Member of the Maine Senate from the 28th district
- In office 2002–2010
- Preceded by: Jill Goldthwait
- Succeeded by: Brian Langley

Personal details
- Born: December 21, 1948 (age 77) Bar Harbor, Maine
- Party: Democratic

= Dennis Damon =

American politician

Dennis S. Damon (born December 21, 1948) is an American politician from Maine. Damon served as a Democratic State Senator from Maine's 5th, then following redistricting, 28th District, representing much of Hancock County, including the population centers of Bar Harbor and Ellsworth from 2002 to 2010.

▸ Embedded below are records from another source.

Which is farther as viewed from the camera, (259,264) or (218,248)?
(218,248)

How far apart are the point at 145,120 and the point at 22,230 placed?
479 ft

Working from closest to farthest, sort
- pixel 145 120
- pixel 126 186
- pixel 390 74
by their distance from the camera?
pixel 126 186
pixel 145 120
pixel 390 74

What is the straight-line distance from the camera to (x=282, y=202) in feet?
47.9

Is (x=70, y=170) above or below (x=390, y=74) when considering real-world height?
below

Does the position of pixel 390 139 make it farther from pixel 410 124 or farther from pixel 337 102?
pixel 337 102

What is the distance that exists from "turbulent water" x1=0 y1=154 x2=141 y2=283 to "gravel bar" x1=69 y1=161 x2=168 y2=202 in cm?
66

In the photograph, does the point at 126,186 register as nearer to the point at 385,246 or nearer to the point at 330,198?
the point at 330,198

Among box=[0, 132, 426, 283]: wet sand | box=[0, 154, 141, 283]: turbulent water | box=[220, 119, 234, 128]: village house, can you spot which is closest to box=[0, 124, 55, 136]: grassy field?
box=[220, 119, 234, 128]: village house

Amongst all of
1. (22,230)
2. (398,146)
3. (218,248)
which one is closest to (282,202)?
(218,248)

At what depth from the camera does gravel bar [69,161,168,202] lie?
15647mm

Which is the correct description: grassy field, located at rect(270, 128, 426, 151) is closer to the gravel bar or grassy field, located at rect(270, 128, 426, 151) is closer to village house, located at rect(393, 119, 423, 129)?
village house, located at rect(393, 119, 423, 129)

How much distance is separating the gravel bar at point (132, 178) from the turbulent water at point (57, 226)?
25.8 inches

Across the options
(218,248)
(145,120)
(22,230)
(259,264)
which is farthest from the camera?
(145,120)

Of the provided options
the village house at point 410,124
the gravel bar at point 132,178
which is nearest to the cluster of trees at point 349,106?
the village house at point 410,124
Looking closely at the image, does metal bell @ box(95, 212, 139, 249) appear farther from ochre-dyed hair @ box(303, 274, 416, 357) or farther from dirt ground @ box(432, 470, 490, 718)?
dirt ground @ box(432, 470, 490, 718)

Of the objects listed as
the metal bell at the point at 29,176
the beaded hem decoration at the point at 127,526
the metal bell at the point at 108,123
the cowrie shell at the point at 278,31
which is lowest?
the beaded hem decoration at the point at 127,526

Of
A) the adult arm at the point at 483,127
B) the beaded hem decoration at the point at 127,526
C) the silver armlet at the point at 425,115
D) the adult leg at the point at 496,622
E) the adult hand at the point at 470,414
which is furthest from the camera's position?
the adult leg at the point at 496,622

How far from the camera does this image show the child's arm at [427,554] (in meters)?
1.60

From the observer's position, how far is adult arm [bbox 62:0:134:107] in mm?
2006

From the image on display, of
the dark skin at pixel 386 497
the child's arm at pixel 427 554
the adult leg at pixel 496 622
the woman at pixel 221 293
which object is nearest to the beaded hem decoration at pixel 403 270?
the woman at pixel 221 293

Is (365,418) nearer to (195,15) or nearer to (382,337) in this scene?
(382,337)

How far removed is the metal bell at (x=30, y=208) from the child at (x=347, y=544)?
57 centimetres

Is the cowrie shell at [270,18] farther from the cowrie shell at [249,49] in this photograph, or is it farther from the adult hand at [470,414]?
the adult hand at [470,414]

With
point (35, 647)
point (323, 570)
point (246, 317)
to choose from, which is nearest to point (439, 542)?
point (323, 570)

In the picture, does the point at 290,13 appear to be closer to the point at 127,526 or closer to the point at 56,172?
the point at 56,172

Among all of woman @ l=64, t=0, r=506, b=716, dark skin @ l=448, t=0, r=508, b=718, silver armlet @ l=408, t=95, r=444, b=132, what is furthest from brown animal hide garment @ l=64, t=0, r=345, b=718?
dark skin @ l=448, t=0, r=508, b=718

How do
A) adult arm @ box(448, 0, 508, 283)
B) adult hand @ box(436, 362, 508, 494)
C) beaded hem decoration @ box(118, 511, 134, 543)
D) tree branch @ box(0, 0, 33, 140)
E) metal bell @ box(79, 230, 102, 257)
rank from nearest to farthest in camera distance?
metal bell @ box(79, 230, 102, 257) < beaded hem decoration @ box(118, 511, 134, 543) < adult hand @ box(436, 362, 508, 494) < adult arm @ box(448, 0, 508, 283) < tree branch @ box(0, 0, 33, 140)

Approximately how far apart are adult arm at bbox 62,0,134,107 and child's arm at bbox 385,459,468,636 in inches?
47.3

Damon was born in Bar Harbor, Maine, grew up in Northeastern Harbor and resides in Trenton. He earned a B.A. from the University of Maine in 1971. He served as County Commissioner for three terms prior to running for state senate. He replaced unenrolled Jill Goldthwait, who was unable to run again due to term limits.

On April 22, 2009, Damon and 60 co-sponsors introduced a bill entitled "An Act To End Discrimination in Civil Marriage and Affirm Religious Freedom", which allowed same-sex couples the right to marry in the state. After having been passed by both the Senate and House, Governor John Baldacci signed the bill into law on May 6, 2009. The law was subsequently repealed by Maine citizens at the ballot box.

Damon was unable to run for re-election in 2010 due to term-limits. He was replaced in District 28 by Republican Brian Langley.

Damon endorsed unenrolled candidate Eliot Cutler for governor in 2010 and 2014. He is also executive director of political non-profit OneMaine.